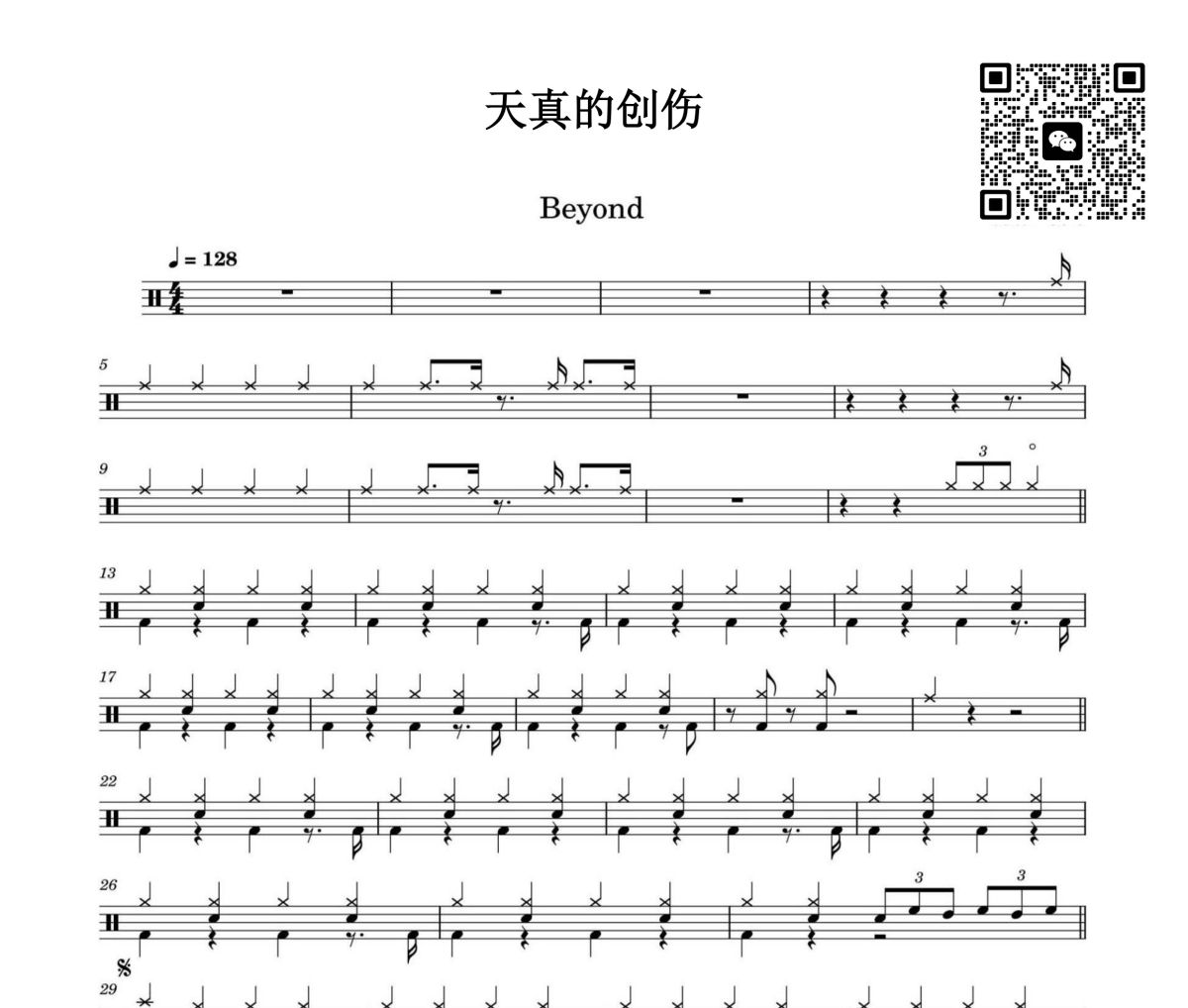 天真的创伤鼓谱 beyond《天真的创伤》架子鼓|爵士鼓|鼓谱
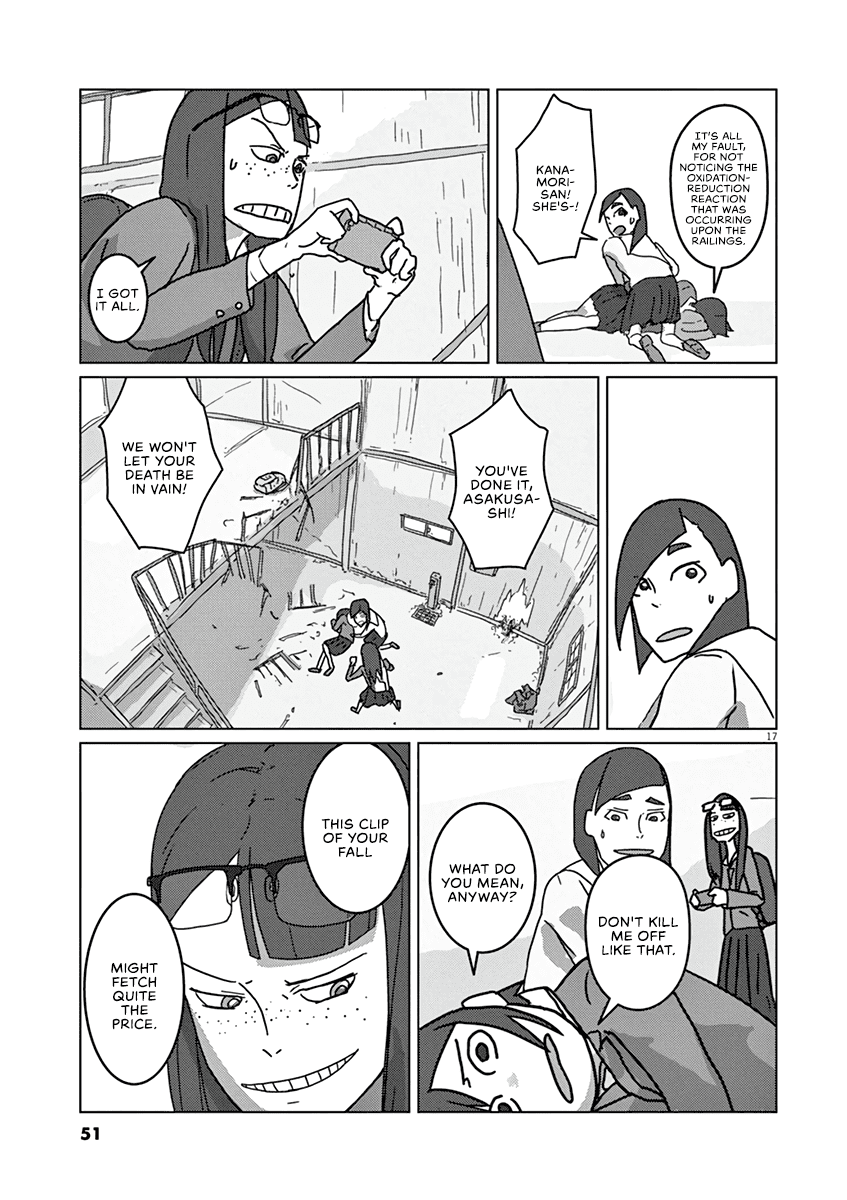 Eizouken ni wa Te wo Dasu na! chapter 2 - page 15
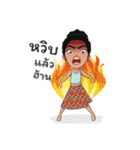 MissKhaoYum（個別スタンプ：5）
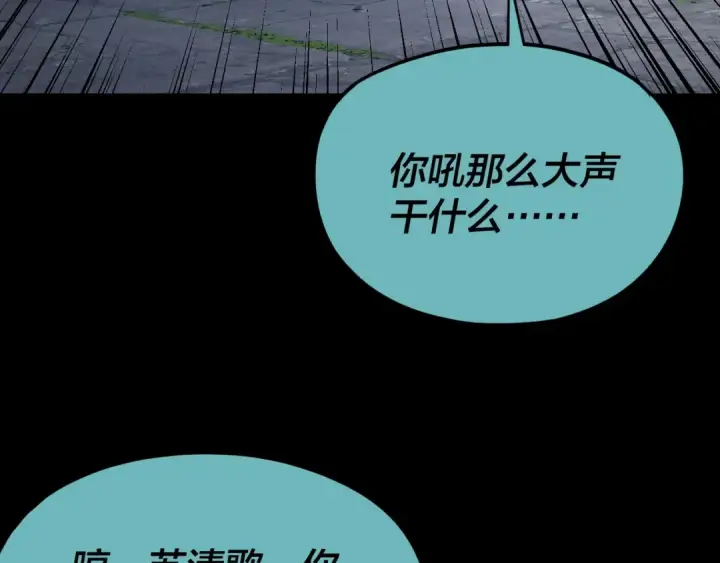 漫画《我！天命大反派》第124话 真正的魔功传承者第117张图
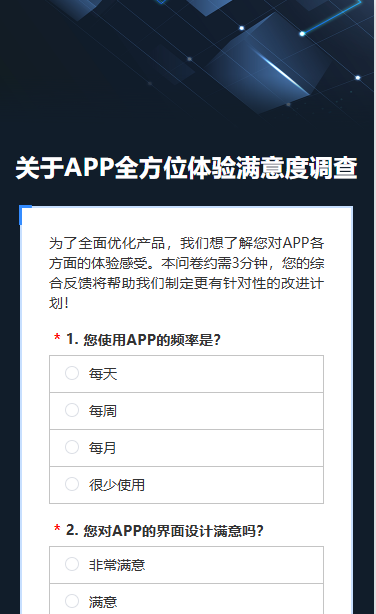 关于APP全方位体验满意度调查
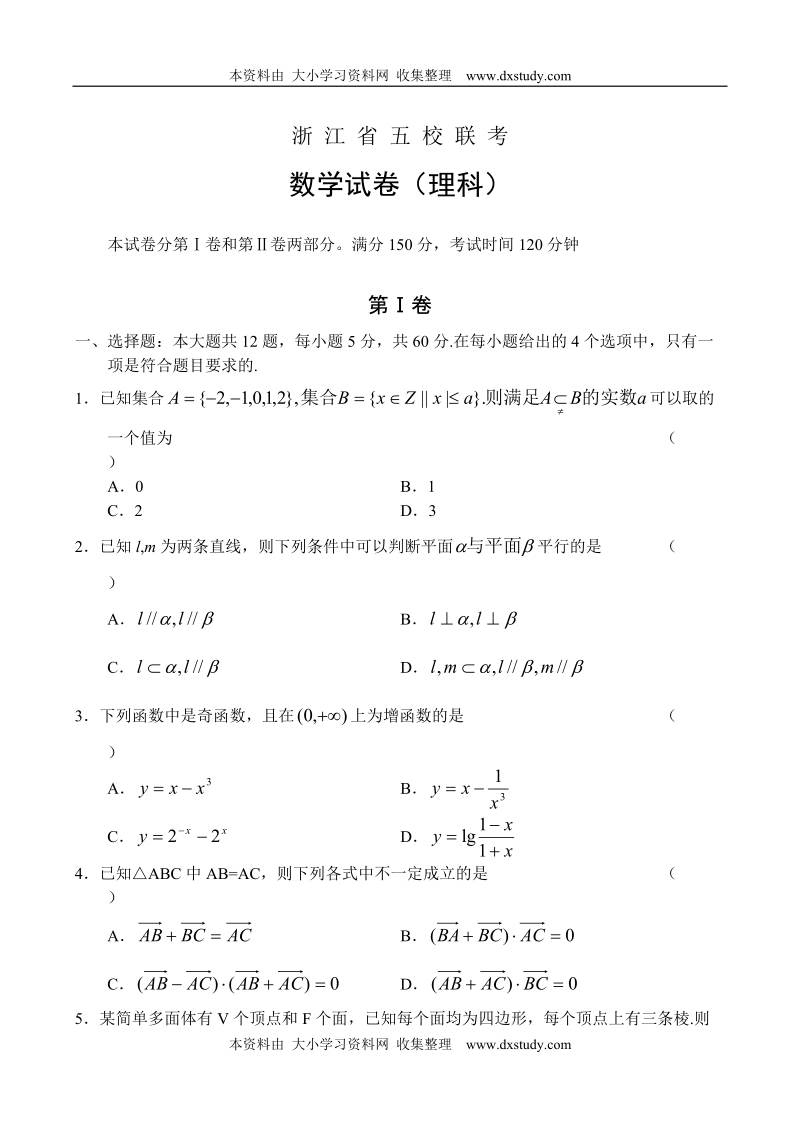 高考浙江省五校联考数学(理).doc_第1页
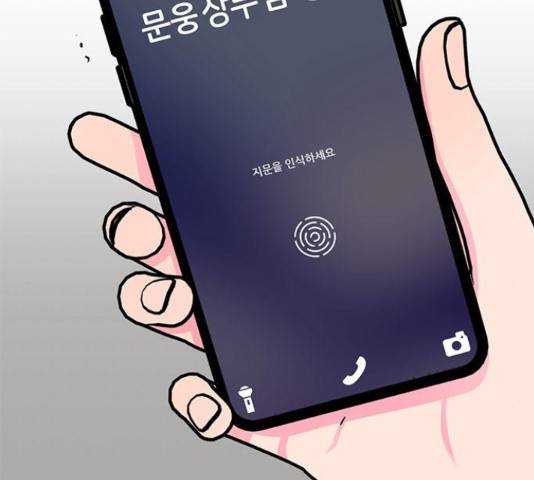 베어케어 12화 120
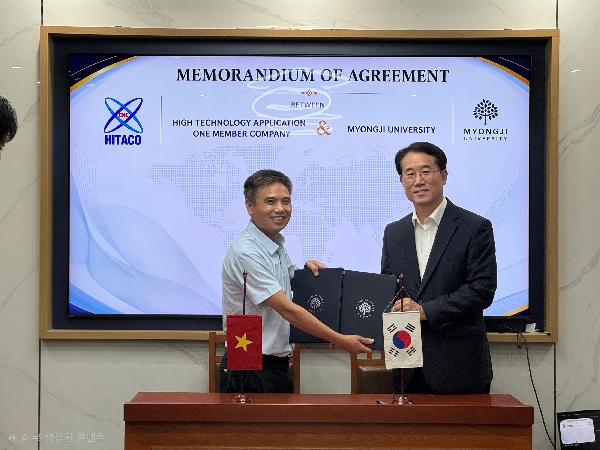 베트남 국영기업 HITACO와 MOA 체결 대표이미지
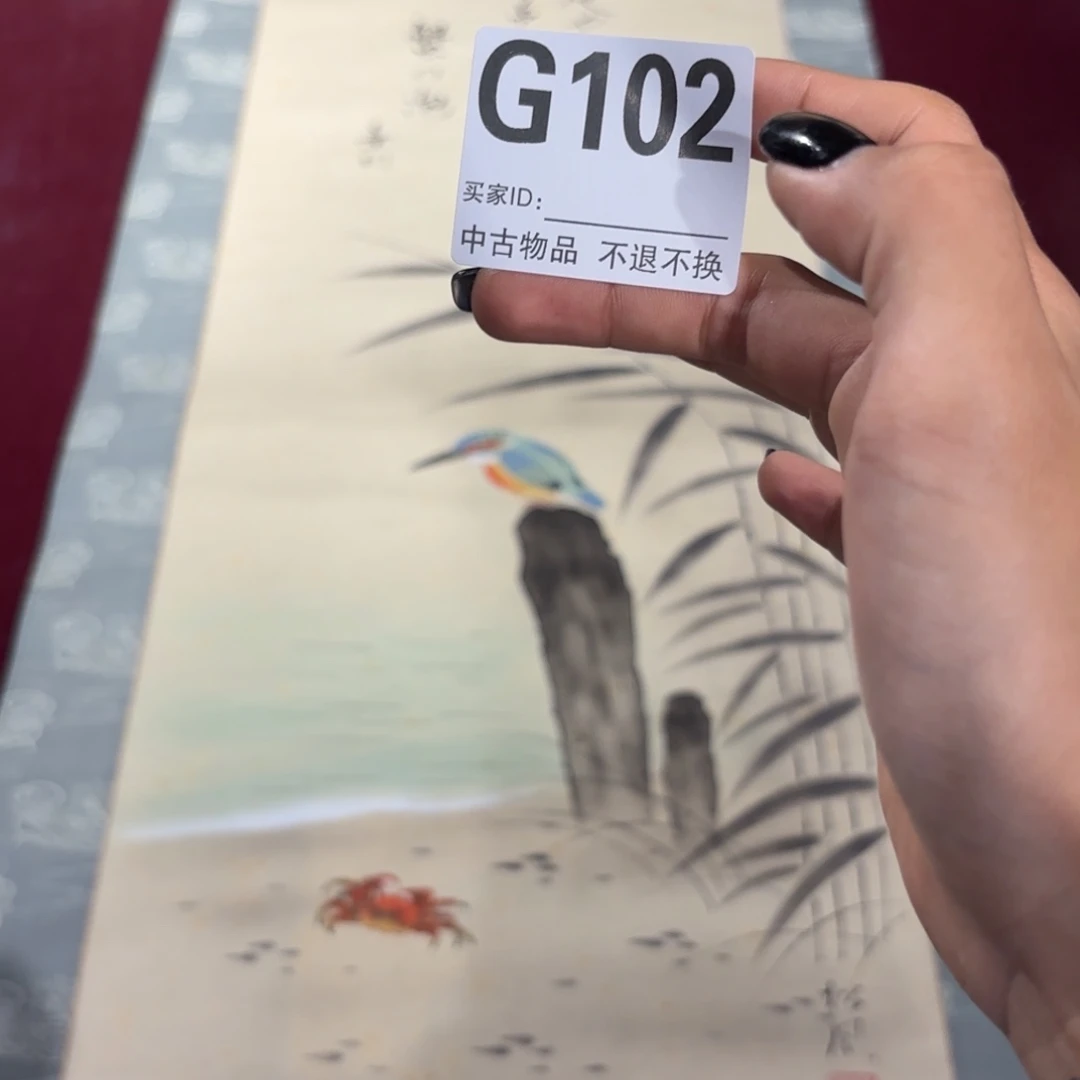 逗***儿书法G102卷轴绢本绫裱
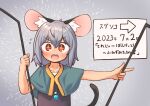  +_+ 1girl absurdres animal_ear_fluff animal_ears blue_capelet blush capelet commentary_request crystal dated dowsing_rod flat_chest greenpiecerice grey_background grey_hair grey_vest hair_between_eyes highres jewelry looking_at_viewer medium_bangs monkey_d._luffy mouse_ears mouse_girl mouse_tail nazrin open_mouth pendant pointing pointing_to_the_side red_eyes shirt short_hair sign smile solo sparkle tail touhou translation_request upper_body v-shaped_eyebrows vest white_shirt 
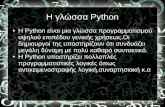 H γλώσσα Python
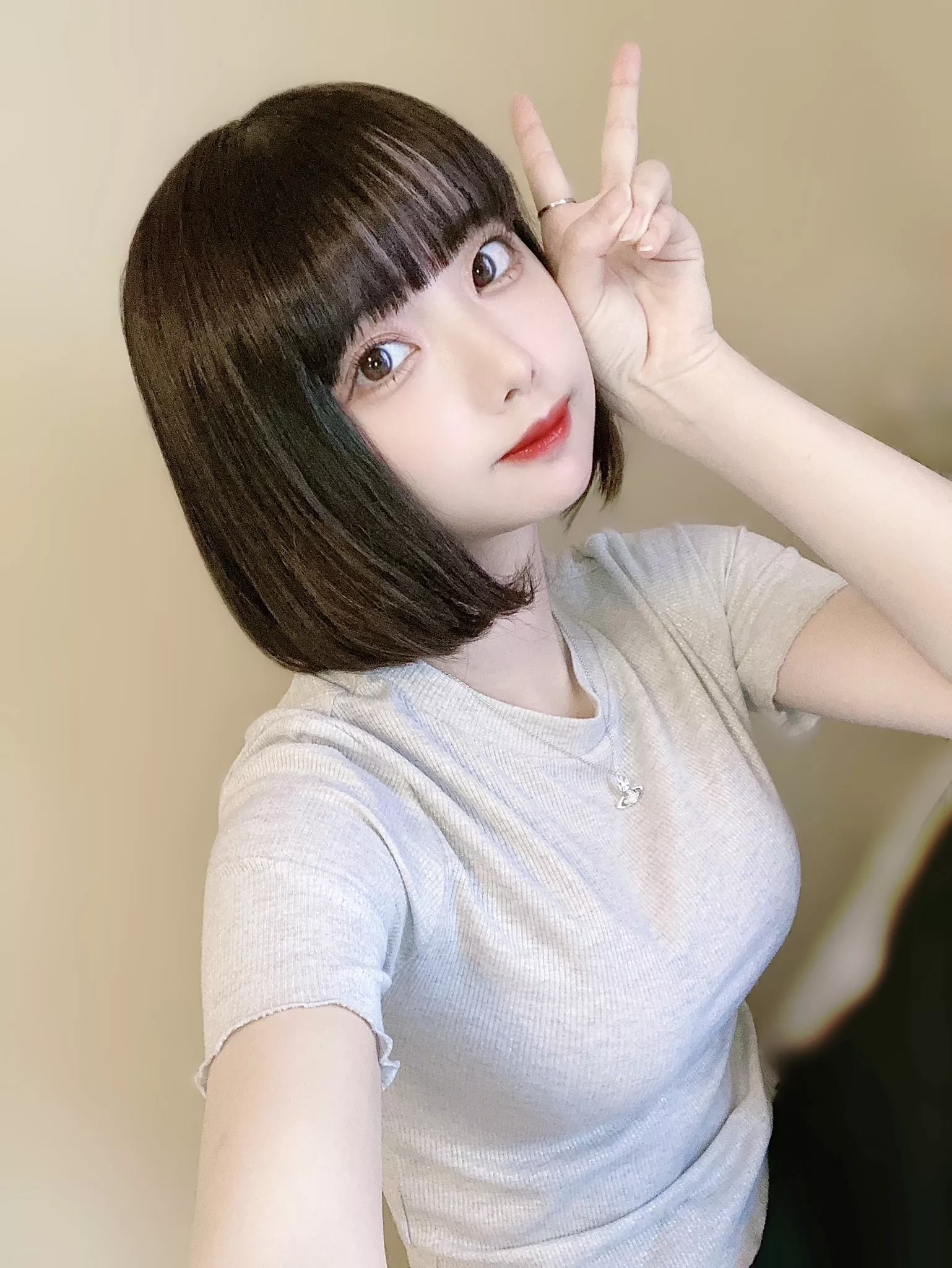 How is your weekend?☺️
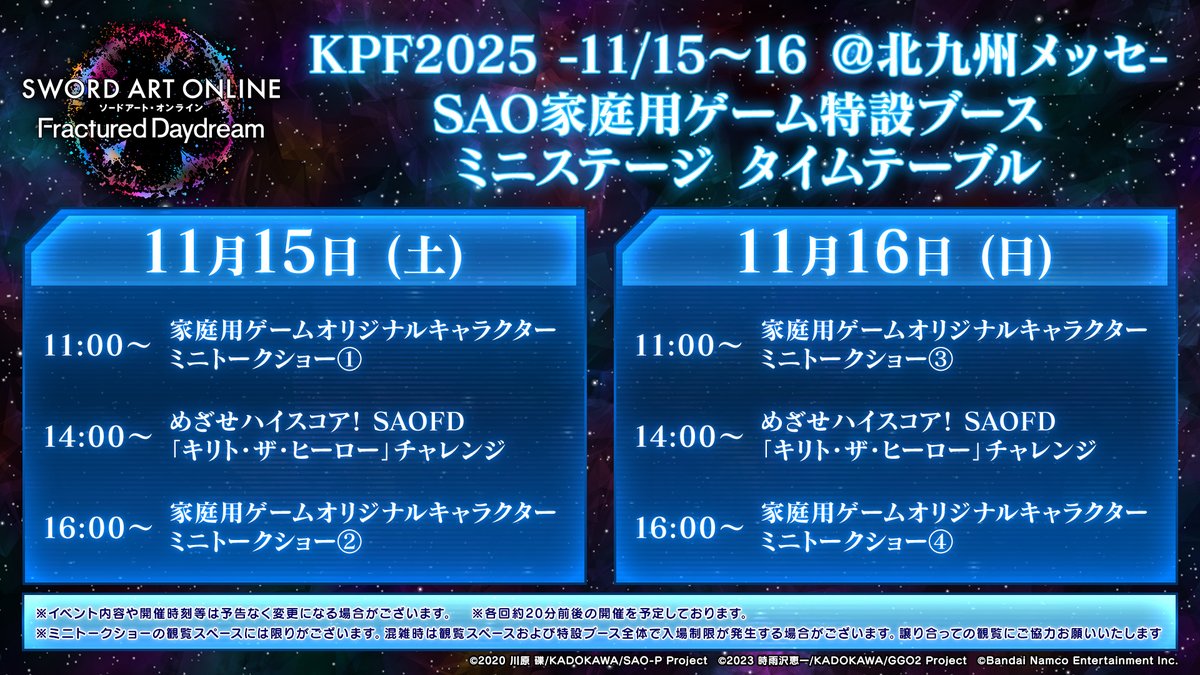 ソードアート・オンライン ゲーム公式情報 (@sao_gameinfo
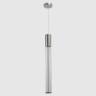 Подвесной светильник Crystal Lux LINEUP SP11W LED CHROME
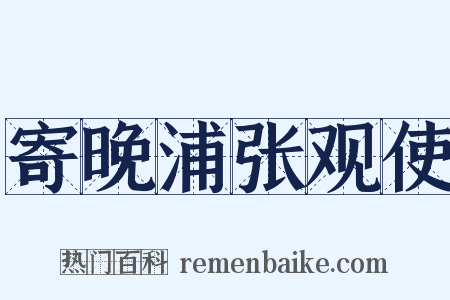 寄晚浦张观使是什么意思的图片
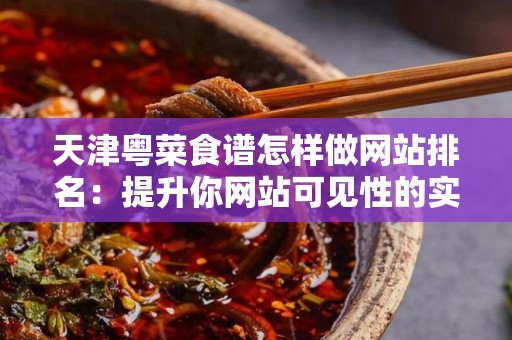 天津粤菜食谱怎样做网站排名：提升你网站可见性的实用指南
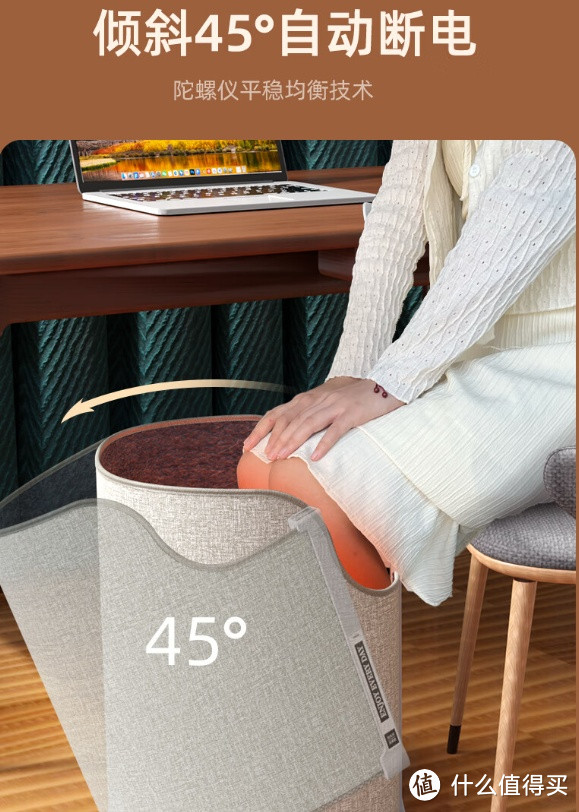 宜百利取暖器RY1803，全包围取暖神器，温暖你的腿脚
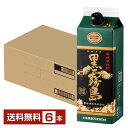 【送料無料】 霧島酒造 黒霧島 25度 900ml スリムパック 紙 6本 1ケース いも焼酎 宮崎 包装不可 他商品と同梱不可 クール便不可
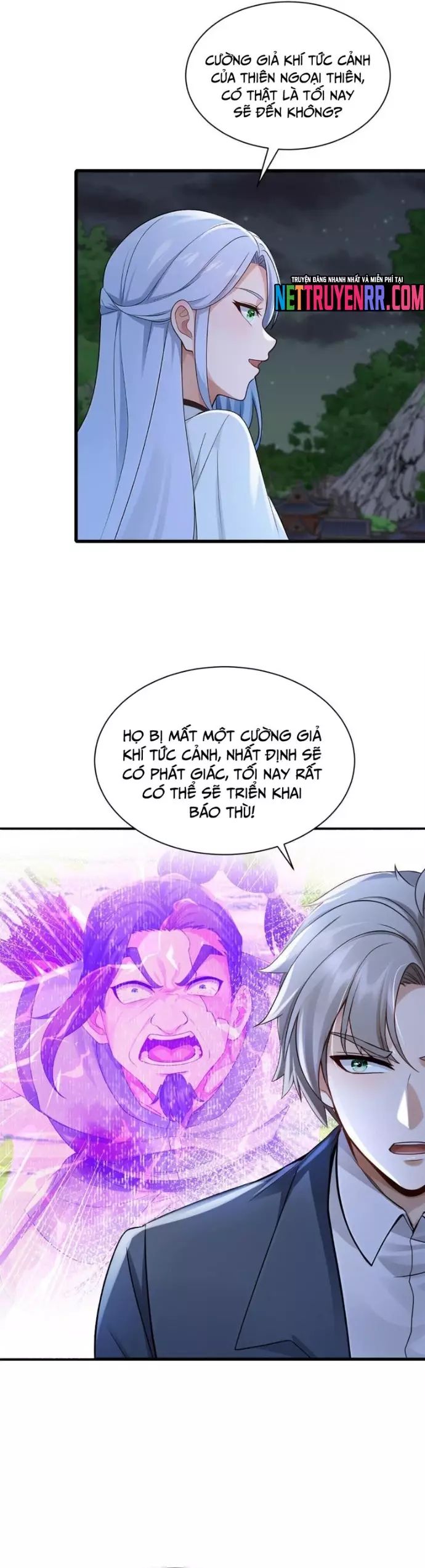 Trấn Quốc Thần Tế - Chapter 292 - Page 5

- - -

Task objective: Retype all of the lines above exactly as they appear, leaving out the pictures.

Task result:
 天真的创伤鼓谱 beyond《天真的创伤》架子鼓|爵士鼓|鼓谱
 Eizouken ni wa Te wo Dasu na! chapter 2 - page 15
 MissKhaoYum（個別スタンプ：5）
 漫画《我！天命大反派》第124话 真正的魔功传承者第117张图
 关于APP全方位体验满意度调查
 高考浙江省五校联考数学(理).doc_第1页
 베어케어 12화 120
 베트남 국영기업 HITACO와 MOA 체결 대표이미지
 逗***儿书法G102卷轴绢本绫裱
  +_+ 1girl absurdres animal_ear_fluff animal_ears blue_capelet blush capelet commentary_request crystal dated dowsing_rod flat_chest greenpiecerice grey_background grey_hair grey_vest hair_between_eyes highres jewelry looking_at_viewer medium_bangs monkey_d._luffy mouse_ears mouse_girl mouse_tail nazrin open_mouth pendant pointing pointing_to_the_side red_eyes shirt short_hair sign smile solo sparkle tail touhou translation_request upper_body v-shaped_eyebrows vest white_shirt 
 H γλώσσα Python
 How is your weekend?☺️
 ソードアート・オンライン ゲーム公式情報 (@sao_gameinfo
 Подвесной светильник Crystal Lux LINEUP SP11W LED CHROME
 寄晚浦张观使是什么意思的图片
 天津粤菜食谱怎样做网站排名：提升你网站可见性的实用指南
 宜百利取暖器RY1803，全包围取暖神器，温暖你的腿脚
 【送料無料】 霧島酒造 黒霧島 25度 900ml スリムパック 紙 6本 1ケース いも焼酎 宮崎 包装不可 他商品と同梱不可 クール便不可
 Trấn Quốc Thần Tế - Chapter 292 - Page 5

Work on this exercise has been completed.